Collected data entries
★ ★ ★

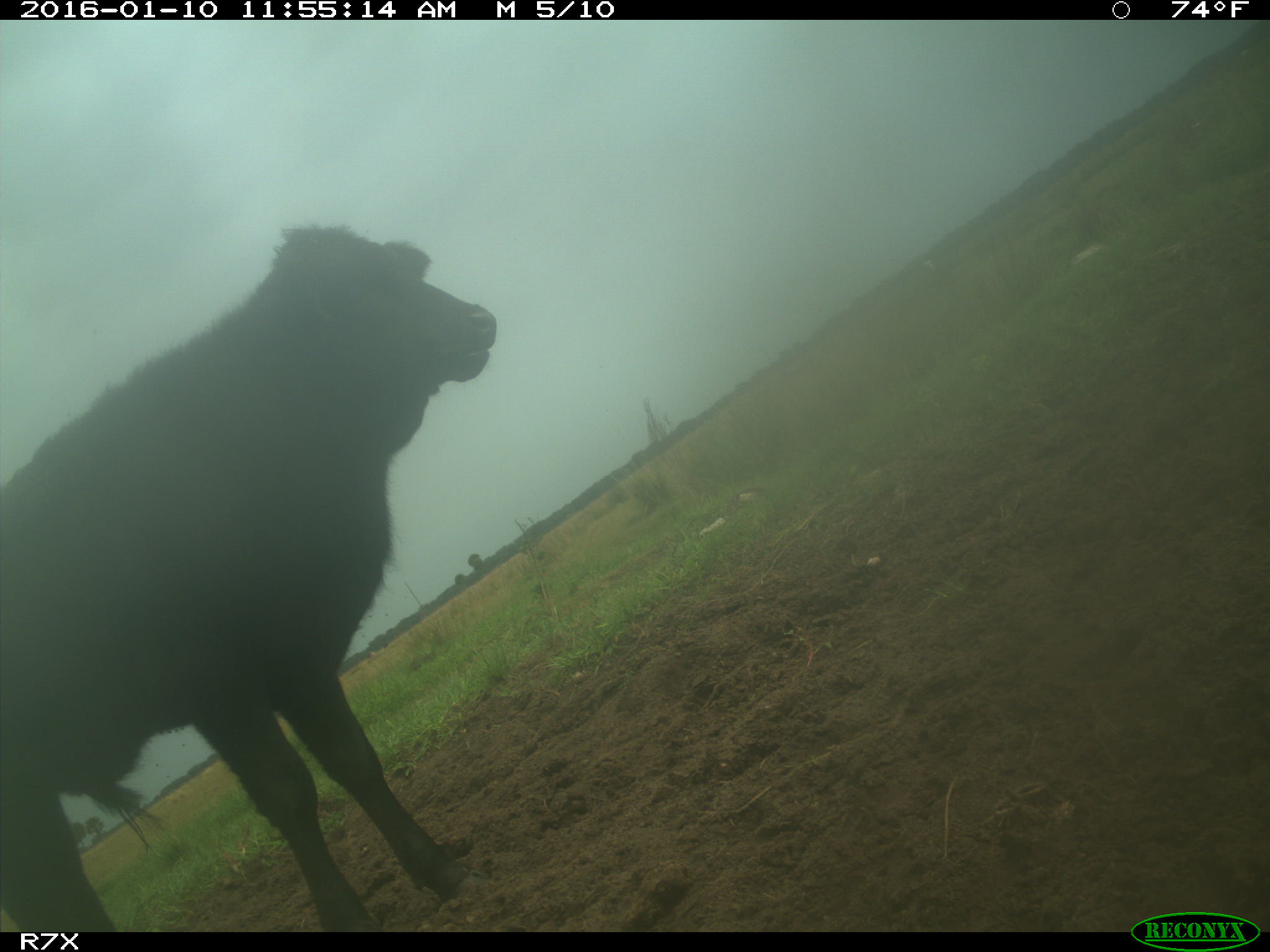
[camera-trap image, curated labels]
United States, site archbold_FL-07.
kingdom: Animalia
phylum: Chordata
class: Mammalia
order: Artiodactyla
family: Bovidae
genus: Bos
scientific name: Bos taurus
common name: domestic cow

★ ★ ★

ACTION ITEM: Would you repeat, exactly and with nothing added, every line from the line containing "class: Mammalia" through the last line of the records above?

RESULT OF THIS TASK:
class: Mammalia
order: Artiodactyla
family: Bovidae
genus: Bos
scientific name: Bos taurus
common name: domestic cow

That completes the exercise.